#### EXERCISE AIM
When you reach the records, transcribe each one exactly.

#### INPUT MATERIAL
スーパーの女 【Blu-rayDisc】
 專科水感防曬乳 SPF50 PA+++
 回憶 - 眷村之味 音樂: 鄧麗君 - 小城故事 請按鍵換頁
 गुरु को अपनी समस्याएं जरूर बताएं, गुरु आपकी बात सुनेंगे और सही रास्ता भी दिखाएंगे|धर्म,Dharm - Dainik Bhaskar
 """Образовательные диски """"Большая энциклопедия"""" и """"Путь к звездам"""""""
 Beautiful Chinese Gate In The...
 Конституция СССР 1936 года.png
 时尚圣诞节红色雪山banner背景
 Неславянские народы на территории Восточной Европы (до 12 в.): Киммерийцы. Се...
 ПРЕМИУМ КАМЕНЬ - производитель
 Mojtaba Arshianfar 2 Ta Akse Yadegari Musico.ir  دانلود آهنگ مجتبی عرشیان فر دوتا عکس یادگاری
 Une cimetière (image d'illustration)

#### THE ANSWER
スーパーの女 【Blu-rayDisc】
 專科水感防曬乳 SPF50 PA+++
 回憶 - 眷村之味 音樂: 鄧麗君 - 小城故事 請按鍵換頁
 गुरु को अपनी समस्याएं जरूर बताएं, गुरु आपकी बात सुनेंगे और सही रास्ता भी दिखाएंगे|धर्म,Dharm - Dainik Bhaskar
 """Образовательные диски """"Большая энциклопедия"""" и """"Путь к звездам"""""""
 Beautiful Chinese Gate In The...
 Конституция СССР 1936 года.png
 时尚圣诞节红色雪山banner背景
 Неславянские народы на территории Восточной Европы (до 12 в.): Киммерийцы. Се...
 ПРЕМИУМ КАМЕНЬ - производитель
 Mojtaba Arshianfar 2 Ta Akse Yadegari Musico.ir  دانلود آهنگ مجتبی عرشیان فر دوتا عکس یادگاری
 Une cimetière (image d'illustration)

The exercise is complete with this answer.